> [Directive]
How many lines in the data below contain the string "right", with case taken into account? Reply with the number alone.

> [Data lines]
— START —

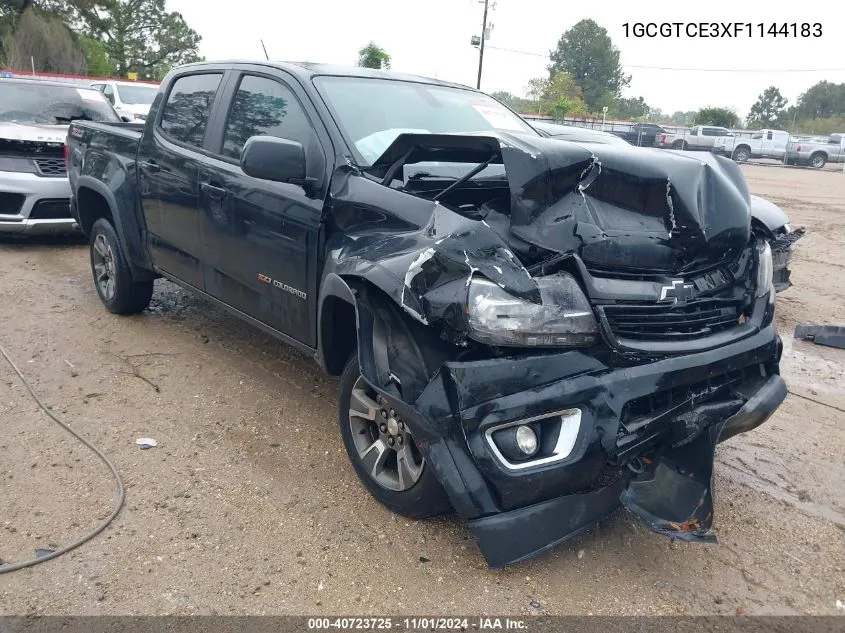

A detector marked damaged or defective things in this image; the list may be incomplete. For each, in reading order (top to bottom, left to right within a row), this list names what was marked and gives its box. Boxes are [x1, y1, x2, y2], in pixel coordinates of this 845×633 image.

crumpled hood [0, 121, 67, 143]
damaged front bumper [376, 320, 784, 568]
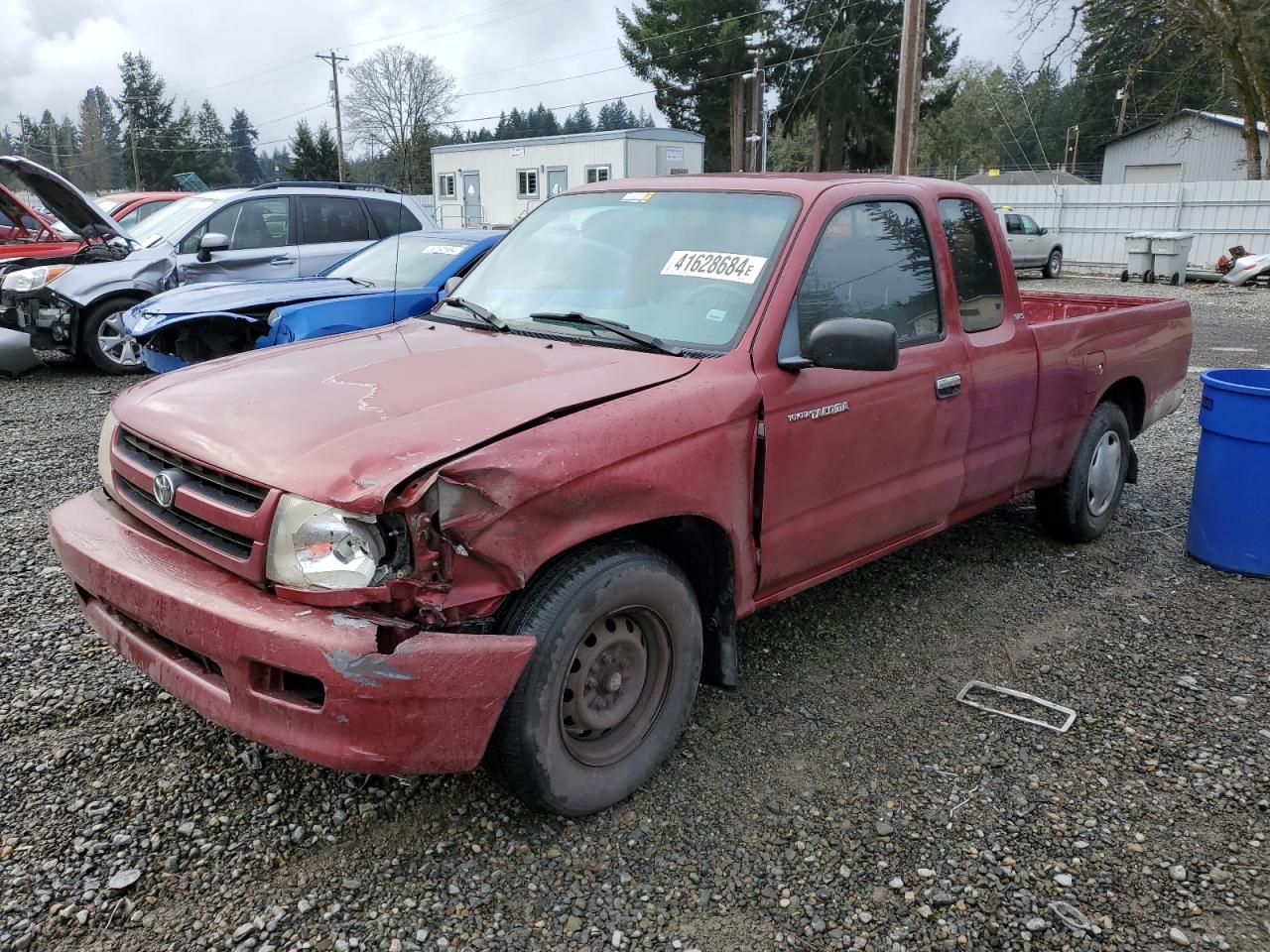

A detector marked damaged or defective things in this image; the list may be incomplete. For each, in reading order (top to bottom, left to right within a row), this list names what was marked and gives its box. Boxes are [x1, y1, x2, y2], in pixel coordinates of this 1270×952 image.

crumpled hood [0, 155, 127, 239]
cracked headlight [1, 262, 72, 293]
crumpled hood [127, 278, 375, 337]
cracked headlight [96, 411, 119, 492]
crumpled hood [110, 318, 700, 515]
torn fender panel [110, 318, 700, 515]
dented hood [112, 318, 700, 515]
torn fender panel [427, 357, 762, 619]
cracked headlight [266, 495, 386, 594]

— END —

> [Result of this exercise]
2